I didn't read all of your considerations, but it looks like the goal to reach is 999 for #5 (which is easily shown maximal as 1000 doesn't fit). Nervetheless, with rather sensible backward induction, one come only to 997. This is because one can not, (a priori) share a coin between 2 pirates or more. Or else, the solution will obviously be 1000 minus 3*epsilon, with epsilon fixed to be the minimal size for which a part of a coin is still valuable.
 
In fact, the correct answer lies between 1000 and 999, being very close to 1000.
 
As soon as i'll reveal my point, you'll immediately see a solution, so stop reading here if you want to figure out by yourself. Knowing the answer which is 999+ is actually quite good a hint. Or maybe you can keep on reading, i'll try to act like socrates and make the reader discover by himself.
 
There are coins right ? Many of them ! What do you do with coins ? You toss them ! That is you can introduce randomness. Still don't get it ? You can, as an illustration, suggest to give P1 1 coin with probability 1/2, which is tantamount to give him 0.5 coin ! (if he is risk neutral, or a little less if not, but still positive).
 
To finish the problem properly, on has to be sure that a lower bound exists for the minimum non zero value one can pledge. If it is arbirarily small, things get confused and one can not apply what has been used so far without randomness in a straightaway manner.

• Exercise:
Please write out, word for word, the part of the pirate puzzle comment from "To finish the" to "a straightaway manner.". The records come from a separate source.

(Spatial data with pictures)
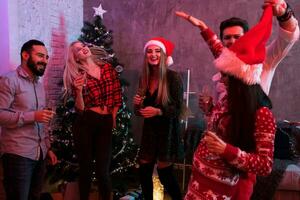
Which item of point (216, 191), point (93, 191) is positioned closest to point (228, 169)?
point (216, 191)

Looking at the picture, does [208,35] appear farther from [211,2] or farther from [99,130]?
[211,2]

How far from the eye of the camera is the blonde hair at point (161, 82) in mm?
2921

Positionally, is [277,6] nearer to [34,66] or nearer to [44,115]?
[44,115]

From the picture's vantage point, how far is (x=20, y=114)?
8.12ft

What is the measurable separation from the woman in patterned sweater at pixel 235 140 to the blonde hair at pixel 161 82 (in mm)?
1342

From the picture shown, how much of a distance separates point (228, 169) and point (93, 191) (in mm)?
2680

• Written solution:
To finish the problem properly, on has to be sure that a lower bound exists for the minimum non zero value one can pledge. If it is arbirarily small, things get confused and one can not apply what has been used so far without randomness in a straightaway manner.